Amid such a depressing situation, the JoongAng Ilbo has recently featured a series of articles on how to develop industries for the 21st century. There were two messages in those articles: One is that the Korean economy's growth power has been exhausted. The other is that Korea should find and nurture new industries on which the nation will live as it enters the digital age. It is the weakening competitiveness of Korea, not outside factors such as the business slowdown in the United states and Japan, that are causing our problems, and we should take immediate steps to solve those problems.
Concern about lagging competitiveness is not new, but the problem is now upon us. The number of Korean products ranked in the top five in global market share dropped to 482 in 1999 from 555 in 1994. Our competitiveness in our ten major business is also weakening. Korea has the top position in the global memory chip market, but holds only a 1.2 percent share in the market for non-memory chips. The latter market is where the semiconductor money is. Korea also leads in global shipbuilding, but our shipbuilders focus on low-technology ships such as oil tankers. We pointed out that Korean companies are excellent in manufacturing low-priced goods quickly but are less competitive in developing basic technologies, in designing essential parts and in marketing, which are needed to add value.
Such weaknesses are more apparent as earnings deteriorate in the current global slowdown. Samsung Electronics' 12-month operating profits plunged 43 percent in the second quarter of this year and the Pohang Iron & Steel's first-half profit tumbled 73 percent.

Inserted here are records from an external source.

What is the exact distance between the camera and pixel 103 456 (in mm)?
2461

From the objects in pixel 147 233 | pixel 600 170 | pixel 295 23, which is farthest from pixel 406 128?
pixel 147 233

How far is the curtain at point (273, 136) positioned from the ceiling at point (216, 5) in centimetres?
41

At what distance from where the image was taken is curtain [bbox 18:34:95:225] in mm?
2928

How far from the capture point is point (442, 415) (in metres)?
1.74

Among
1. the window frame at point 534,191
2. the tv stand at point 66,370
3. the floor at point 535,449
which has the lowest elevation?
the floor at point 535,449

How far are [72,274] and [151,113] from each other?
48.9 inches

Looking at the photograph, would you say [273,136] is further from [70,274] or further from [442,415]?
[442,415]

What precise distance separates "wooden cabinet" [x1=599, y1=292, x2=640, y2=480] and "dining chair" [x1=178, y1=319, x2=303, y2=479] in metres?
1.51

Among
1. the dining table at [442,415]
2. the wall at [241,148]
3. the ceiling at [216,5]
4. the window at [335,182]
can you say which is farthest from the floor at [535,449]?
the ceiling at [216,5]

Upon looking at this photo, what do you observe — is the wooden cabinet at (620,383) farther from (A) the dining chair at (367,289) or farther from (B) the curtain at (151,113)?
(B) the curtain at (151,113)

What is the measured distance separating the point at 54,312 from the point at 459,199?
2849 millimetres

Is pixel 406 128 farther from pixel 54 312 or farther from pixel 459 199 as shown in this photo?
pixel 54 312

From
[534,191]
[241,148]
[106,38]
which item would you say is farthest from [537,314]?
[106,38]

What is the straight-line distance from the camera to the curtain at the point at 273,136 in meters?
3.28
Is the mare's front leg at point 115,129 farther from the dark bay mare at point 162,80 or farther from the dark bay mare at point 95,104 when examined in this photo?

We see ten major industries for the 21th century: five are our existing major businesses － semiconductors, automobiles, shipbuilding, textiles and precision parts － and five are new industries － information technology, digital consumer electronics, electronic commerce, electronic content and biotechnology. We believe that a move into these industries can be accomplished by increasing the value-added of the current top-five industries and pouring the increased profits into the new industries.
These ideas have struck a chord with the public and have been praised by economists and analysts. Now we should think about how to put them into practice. We must allocate our limited resources efficiently.
Of course we are concerned about the drop in investment by local companies. Capital spending by local firms has declined for the last seven consecutive months. There will probably be no improvement in the second half after the sharp deterioration of earnings in the first half of the year.
If such a slump in new investment is prolonged, there is little reason for hope. Though the economy is currently not in good condition, we should remember the lesson, "Invest in the recession." The aim of the painful restructuring of the Korean economy is an improvement in competitiveness and the development of the new major industries on which Korea will focus. Now is the time to find new growth power through investing and strengthening competitiveness. The government and the political sector must share in that task.